■ Task goal
Extract from the listing each line in which the word "specific" appears.

■ Dataset records
——————

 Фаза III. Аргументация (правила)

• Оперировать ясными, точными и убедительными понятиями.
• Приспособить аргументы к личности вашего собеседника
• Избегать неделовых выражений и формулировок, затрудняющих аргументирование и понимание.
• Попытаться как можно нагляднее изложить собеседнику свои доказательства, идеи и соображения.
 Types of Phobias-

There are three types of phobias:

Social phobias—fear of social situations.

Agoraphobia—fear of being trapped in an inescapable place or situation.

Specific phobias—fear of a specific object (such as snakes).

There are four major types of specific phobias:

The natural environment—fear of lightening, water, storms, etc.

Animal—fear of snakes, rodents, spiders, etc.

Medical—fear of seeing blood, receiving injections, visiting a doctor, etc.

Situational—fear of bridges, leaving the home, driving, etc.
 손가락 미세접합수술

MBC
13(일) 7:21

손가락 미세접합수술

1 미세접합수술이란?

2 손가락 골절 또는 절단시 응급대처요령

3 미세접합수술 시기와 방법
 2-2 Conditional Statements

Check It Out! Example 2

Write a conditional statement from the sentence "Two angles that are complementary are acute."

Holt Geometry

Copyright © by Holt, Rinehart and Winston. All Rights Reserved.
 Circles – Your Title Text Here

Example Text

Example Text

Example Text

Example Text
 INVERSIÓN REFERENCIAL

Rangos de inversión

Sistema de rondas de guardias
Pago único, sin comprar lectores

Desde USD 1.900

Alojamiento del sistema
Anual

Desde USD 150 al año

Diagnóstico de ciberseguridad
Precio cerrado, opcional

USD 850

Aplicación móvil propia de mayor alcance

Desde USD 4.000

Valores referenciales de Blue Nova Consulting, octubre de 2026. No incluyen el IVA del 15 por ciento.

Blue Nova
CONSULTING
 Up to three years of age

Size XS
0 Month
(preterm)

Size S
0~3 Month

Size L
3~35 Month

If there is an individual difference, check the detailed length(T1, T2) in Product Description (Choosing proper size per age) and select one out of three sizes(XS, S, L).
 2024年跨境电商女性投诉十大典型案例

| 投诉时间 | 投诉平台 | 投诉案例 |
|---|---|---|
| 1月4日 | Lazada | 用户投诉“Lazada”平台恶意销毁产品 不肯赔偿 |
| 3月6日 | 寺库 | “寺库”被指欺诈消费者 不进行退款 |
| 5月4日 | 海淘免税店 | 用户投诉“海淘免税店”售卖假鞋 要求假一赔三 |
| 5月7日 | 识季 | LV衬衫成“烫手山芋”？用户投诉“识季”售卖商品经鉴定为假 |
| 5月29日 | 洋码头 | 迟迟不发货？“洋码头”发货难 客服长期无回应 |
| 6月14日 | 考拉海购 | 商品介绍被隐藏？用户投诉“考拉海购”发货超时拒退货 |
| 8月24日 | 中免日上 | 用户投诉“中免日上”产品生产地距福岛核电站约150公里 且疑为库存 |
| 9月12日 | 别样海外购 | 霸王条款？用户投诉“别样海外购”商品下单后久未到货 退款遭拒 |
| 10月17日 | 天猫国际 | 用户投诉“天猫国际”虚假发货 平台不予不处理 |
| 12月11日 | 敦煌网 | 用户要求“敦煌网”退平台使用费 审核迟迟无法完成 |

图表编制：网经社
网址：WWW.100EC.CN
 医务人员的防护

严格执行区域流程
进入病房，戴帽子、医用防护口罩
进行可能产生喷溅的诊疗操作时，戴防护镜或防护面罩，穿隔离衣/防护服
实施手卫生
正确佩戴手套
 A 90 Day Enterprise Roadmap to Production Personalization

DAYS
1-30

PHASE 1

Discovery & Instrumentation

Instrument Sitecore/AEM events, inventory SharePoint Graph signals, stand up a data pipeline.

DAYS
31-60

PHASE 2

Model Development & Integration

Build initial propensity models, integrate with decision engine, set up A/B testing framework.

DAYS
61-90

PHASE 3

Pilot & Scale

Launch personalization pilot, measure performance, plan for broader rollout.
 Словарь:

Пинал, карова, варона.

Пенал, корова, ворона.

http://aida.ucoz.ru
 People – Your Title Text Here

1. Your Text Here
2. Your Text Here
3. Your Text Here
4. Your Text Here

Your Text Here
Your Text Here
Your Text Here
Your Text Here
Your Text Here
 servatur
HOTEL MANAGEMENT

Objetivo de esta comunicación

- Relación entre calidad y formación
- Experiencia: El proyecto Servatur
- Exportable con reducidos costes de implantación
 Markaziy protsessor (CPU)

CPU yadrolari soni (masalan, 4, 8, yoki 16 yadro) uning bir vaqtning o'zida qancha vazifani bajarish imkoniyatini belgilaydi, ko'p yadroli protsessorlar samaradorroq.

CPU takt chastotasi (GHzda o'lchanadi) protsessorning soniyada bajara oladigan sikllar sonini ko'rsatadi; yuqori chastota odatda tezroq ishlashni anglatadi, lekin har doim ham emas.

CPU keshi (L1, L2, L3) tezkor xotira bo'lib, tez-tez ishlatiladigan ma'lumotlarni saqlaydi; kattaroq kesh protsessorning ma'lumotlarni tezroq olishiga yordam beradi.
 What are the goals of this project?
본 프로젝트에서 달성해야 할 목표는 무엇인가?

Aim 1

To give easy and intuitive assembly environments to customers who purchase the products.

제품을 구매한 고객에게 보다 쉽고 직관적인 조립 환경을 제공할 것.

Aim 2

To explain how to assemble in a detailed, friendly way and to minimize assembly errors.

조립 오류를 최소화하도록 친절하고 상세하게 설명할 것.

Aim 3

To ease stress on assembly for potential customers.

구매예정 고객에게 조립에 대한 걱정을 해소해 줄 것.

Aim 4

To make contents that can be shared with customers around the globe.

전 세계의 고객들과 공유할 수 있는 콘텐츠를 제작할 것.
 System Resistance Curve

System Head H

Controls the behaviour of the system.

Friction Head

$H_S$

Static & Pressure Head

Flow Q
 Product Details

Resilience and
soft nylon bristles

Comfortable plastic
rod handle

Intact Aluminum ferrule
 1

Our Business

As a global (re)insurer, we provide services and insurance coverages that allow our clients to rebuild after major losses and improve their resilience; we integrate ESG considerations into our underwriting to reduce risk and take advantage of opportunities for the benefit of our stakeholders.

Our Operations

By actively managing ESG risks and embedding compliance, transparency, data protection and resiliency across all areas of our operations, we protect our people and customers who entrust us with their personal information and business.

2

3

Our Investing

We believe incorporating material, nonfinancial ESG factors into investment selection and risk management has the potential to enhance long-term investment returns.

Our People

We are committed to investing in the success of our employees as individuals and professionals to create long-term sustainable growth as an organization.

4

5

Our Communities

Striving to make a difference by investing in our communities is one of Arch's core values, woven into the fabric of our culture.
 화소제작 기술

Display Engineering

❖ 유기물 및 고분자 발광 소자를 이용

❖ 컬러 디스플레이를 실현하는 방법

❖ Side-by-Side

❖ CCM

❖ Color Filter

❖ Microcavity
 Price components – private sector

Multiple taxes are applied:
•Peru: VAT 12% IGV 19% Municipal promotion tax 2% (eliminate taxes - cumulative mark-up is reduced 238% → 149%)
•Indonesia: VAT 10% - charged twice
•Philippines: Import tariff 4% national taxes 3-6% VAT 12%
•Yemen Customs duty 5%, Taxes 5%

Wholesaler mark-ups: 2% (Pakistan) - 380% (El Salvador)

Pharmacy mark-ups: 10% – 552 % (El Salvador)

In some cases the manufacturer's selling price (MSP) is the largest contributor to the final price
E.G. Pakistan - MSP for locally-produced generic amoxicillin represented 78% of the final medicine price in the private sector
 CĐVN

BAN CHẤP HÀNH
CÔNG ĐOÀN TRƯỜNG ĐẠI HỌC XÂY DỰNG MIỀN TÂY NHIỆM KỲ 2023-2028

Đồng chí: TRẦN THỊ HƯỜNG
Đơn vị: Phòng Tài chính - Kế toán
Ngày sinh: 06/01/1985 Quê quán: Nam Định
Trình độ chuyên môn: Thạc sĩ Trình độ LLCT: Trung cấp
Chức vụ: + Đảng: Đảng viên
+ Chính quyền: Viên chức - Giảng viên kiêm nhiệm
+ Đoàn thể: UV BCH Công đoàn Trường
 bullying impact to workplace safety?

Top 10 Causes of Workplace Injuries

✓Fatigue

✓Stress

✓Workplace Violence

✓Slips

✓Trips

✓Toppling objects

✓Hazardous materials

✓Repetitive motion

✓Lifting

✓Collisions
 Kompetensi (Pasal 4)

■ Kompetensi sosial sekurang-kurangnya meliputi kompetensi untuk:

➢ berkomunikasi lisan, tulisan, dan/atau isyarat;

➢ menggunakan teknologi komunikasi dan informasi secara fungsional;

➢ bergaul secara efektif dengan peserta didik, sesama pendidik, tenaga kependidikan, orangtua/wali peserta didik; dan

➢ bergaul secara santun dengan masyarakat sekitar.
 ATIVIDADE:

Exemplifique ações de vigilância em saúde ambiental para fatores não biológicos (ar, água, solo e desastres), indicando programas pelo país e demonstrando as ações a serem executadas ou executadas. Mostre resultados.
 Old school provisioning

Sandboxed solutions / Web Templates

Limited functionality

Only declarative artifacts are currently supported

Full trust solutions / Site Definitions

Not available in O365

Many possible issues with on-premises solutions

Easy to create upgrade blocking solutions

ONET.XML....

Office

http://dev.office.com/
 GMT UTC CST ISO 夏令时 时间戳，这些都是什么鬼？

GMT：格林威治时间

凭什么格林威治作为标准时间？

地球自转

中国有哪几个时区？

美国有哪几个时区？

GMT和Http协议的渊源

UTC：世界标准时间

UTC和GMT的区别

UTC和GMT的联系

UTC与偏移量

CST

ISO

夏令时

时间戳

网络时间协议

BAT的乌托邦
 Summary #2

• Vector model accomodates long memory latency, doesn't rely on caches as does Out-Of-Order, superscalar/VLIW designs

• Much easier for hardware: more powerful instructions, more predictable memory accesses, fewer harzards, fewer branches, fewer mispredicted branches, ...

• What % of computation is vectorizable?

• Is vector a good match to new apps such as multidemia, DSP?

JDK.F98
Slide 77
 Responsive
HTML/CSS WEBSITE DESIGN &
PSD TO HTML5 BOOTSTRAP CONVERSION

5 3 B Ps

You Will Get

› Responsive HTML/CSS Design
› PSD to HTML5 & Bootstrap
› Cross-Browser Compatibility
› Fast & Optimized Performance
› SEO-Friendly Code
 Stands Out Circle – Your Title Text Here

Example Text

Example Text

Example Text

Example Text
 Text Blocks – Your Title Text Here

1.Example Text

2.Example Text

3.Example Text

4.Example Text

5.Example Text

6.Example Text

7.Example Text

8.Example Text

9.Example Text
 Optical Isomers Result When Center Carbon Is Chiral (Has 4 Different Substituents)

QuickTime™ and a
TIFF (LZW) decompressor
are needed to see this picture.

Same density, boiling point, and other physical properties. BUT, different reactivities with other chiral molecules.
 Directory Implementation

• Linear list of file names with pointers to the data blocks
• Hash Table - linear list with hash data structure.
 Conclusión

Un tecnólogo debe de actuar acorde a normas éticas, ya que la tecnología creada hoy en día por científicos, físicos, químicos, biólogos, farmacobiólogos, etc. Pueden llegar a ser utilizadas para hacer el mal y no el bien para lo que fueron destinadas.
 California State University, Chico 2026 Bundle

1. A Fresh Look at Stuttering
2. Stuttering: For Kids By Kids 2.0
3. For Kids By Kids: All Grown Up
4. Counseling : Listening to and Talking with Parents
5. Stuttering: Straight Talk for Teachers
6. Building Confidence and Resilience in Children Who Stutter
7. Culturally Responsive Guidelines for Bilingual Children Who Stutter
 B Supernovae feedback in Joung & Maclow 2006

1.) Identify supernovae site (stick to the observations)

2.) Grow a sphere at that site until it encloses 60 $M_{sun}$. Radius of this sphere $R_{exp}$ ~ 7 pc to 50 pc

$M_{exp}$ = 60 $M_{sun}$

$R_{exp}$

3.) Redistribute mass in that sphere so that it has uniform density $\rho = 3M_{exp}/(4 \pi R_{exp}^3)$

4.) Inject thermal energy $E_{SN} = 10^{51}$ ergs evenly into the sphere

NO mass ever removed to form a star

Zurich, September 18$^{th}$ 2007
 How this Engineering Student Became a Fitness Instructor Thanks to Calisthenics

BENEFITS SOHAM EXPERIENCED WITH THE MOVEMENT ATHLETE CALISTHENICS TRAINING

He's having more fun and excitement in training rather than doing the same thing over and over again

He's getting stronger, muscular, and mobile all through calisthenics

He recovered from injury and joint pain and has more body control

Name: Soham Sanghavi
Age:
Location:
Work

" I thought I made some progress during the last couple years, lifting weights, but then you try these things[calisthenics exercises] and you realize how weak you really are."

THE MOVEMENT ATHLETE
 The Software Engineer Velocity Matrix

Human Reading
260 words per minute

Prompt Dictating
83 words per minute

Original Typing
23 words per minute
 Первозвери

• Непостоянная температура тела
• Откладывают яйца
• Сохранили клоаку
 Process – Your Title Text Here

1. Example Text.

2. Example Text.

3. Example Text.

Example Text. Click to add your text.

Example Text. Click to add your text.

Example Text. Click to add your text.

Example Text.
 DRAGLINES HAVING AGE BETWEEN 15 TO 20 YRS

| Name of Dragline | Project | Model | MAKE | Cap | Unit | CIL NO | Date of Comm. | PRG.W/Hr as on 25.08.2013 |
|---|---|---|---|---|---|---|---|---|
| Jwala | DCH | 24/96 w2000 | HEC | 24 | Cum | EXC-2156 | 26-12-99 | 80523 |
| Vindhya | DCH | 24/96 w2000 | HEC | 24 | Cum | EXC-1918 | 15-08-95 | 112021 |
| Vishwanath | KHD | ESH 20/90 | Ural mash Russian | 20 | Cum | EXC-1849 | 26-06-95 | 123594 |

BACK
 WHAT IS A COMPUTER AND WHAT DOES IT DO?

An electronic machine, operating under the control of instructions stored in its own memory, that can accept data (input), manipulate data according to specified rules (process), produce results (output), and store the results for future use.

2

——————

■ Written reply
Specific phobias—fear of a specific object (such as snakes).
There are four major types of specific phobias:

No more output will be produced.